Direction A: In the food-truck article, why does the new permit allow sales anywhere in the city for a whole year?
Direction B: Copy the stretch of the records from their start through the line that contains "the tall green tree at the point at 253,69 <".

Source:

__________________________________________________

Gallatin Adopts Rules to Become More Food-Truck Friendly
City Council Addresses Permits and Safety Issues Specific to Mobile Restaurants
GALLATIN - The Gallatin City Council has approved updates to ordinances related to mobile food trucks. The changes are intended to give more flexibility and opportunity to operators of mobile food businesses and encourage more food trucks to operate in the city of Gallatin.
“The rules we had in place made it difficult for food trucks to operate in this area,” said Gallatin Mayor Paige Brown. “Hopefully now that we’ve removed some of the barriers, we can jump-start the city’s growing food scene.”
The Gallatin City Council amended the city’s code of ordinances to include specific rules for mobile food vendors including hours of operation, operating requirements, permitting and enforcement.
Gallatin City Amended Ordinance O21Ø7-45 establishes a new permit for food trucks that were once categorized as “transient vendors.” Transient vendors (like a produce stand) typically operate in one location and pay a $50 permit. Since food trucks generally do business in a different location every day, the new $130 permit allows sales across the city for an entire year. The fee will be used to cover the costs of safety inspections of food trucks.
“We already do life-safety inspections for all of the restaurants in town,” said Gallatin’s Deputy Building Official Ben Harris. “Just because a business is on wheels shouldn’t mean they aren’t subject to the same rules. This makes it fair for everyone in this industry.”

__________________________________________________

Supplied material:
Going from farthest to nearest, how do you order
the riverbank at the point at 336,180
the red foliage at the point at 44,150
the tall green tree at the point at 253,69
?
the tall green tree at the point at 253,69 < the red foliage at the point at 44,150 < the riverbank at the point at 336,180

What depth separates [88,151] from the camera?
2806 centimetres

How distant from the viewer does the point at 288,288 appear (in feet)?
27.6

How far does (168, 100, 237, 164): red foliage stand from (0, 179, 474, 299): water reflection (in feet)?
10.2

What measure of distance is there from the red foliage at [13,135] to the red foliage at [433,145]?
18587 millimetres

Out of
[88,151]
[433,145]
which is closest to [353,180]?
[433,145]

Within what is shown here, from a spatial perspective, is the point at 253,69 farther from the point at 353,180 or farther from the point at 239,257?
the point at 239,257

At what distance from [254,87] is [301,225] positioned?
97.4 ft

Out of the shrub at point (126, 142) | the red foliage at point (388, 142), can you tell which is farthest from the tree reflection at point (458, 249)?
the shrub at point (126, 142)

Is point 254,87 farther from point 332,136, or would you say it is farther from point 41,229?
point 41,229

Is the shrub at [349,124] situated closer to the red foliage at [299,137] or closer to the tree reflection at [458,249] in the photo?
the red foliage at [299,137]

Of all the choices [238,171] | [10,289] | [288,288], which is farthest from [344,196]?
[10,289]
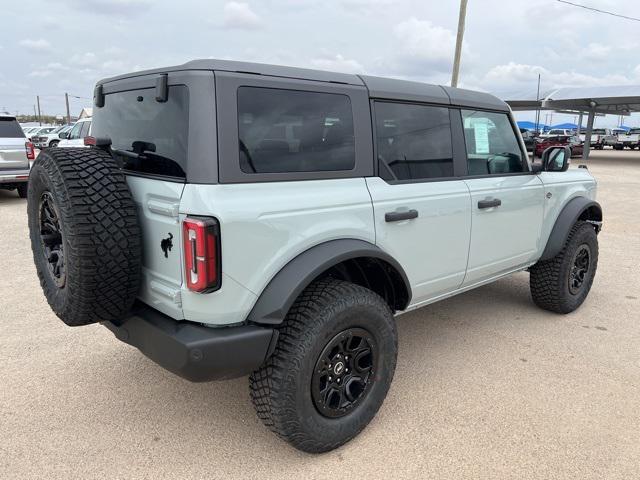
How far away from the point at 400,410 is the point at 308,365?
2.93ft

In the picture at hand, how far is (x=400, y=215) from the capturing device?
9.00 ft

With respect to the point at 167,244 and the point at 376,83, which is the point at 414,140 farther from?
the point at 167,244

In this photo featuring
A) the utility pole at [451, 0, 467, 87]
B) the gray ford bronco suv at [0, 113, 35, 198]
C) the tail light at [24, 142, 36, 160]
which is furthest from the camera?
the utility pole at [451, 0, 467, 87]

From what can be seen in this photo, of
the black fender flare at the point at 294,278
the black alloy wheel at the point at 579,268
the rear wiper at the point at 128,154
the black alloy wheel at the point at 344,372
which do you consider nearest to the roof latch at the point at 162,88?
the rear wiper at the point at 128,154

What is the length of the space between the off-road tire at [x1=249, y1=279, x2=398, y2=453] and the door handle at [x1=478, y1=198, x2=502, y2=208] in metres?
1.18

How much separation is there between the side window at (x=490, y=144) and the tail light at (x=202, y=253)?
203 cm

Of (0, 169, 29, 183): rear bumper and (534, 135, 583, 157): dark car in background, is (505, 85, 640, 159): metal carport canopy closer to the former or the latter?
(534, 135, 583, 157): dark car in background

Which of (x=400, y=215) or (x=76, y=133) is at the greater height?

__________________________________________________

Solution A: Food trucks generally do business in a different location every day. Transient vendors, such as a produce stand, typically operate in one location.

Solution B:
Going from farthest to nearest, how do you order
the riverbank at the point at 336,180
the red foliage at the point at 44,150
the tall green tree at the point at 253,69
?
the tall green tree at the point at 253,69 < the red foliage at the point at 44,150 < the riverbank at the point at 336,180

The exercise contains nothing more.